The first chart from Bloomberg shows the yield on Spain's 2-year bonds over the past six months. While the benchmark 10-year bond -- which hit euro-era highs on Monday -- has attracted most of the headlines, these shorter duration bonds give us a better sense of how desperate things are. It's bad news all the way down the yield curve.
Who doesn't love the smell of insolvency in the morning? Although this isn't quite apocalypse now. Just later. Short-term borrowing costs were higher last November -- before the European Central Bank (ECB) ended the panic by throwing money at banks. But this is close enough. With 1-year borrowing costs surging past 5 percent on Tuesday, Spain could soon have trouble keeping itself afloat.
Investors are taking their euros out of Spanish bonds and stuffing them into metaphorical mattresses instead. If only. Investors would actually be better off stuffing their euros into literal mattresses. In other words, earning nothing on their money. Because right now yields on ultra-safe haven debt is negative. Investors are paying some governments for the privilege of lending to them.
The second chart, also from Bloomberg, shows the yield on Swiss 2-year bonds. Yes, that's a -0.3 percent yield.

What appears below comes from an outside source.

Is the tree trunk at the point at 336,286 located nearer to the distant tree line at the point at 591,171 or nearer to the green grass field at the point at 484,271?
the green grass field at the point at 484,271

It's the same story with Danish 2-year bonds. Investors are "only" paying the Danish government 0.005 percent to lend to them, as this Bloomberg chart shows.
What kind of upside-down world is this? Why would anyone every pay to lend money? Investors, as the old saying goes, are more worried about the return of, rather than the return on, their money right now. Neither Switzerland nor Denmark is a member of the common currency -- which means that if eurogeddon does comes, they're the closet thing the continent has to a safe port.

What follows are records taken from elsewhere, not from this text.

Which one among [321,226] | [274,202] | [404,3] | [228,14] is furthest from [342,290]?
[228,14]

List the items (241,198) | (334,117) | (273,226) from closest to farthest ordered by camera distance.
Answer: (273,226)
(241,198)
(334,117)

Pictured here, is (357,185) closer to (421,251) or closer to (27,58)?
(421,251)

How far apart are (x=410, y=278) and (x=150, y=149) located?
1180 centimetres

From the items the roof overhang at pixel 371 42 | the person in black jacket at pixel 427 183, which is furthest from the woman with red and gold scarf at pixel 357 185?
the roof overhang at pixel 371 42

But it's not even clear that paying money to lend to Switzerland or Denmark is a money-losing proposition. Say what? Both countries have undervalued currencies thanks to euro pegs right now. With so much capital pouring into their bonds, there is enormous upward pressure on the Swiss franc and Danish krone -- that their central banks are counteracting. But it's conceivable they could give up these pegs. Windfall gains could await their bondholders. (Read this wonderful story by James Mackintosh and Alice Ross of the Financial Times for more on how the Swiss National Bank is buying up euros to push down the Swiss franc, and using these euros to diversify out of German bonds and into Dutch bonds).

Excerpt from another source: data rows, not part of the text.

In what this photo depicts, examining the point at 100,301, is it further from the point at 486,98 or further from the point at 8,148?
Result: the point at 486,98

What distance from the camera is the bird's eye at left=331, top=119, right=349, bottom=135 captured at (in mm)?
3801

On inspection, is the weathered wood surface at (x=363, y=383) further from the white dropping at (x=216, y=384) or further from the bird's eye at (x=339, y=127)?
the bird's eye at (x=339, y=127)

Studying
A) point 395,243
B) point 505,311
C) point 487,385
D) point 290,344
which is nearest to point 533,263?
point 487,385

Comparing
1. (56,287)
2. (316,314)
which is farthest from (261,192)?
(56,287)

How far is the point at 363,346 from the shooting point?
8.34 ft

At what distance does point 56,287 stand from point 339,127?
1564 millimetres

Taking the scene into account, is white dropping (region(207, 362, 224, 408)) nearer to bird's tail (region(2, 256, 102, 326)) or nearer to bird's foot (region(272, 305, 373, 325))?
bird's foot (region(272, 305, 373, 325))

The same logic theoretically applies to German bonds. If the euro does completely crack up, German bonds might be redenominated from euros into more valuable marks. But investors would rather take their chances on Swiss or Danish debt, despite negative nominal yields. That's how scared they are that a bad euro ending will be bad for Germany too.
Europe is running out of time to write a new ending. Markets are getting tired of replaying the same day over and over and over again, even if Europe isn't. The longer they wait, the greater the chance of a result nobody wants.
So rise and shine, Eurocrats, and grab your financial bazookas, because yields are negative out there.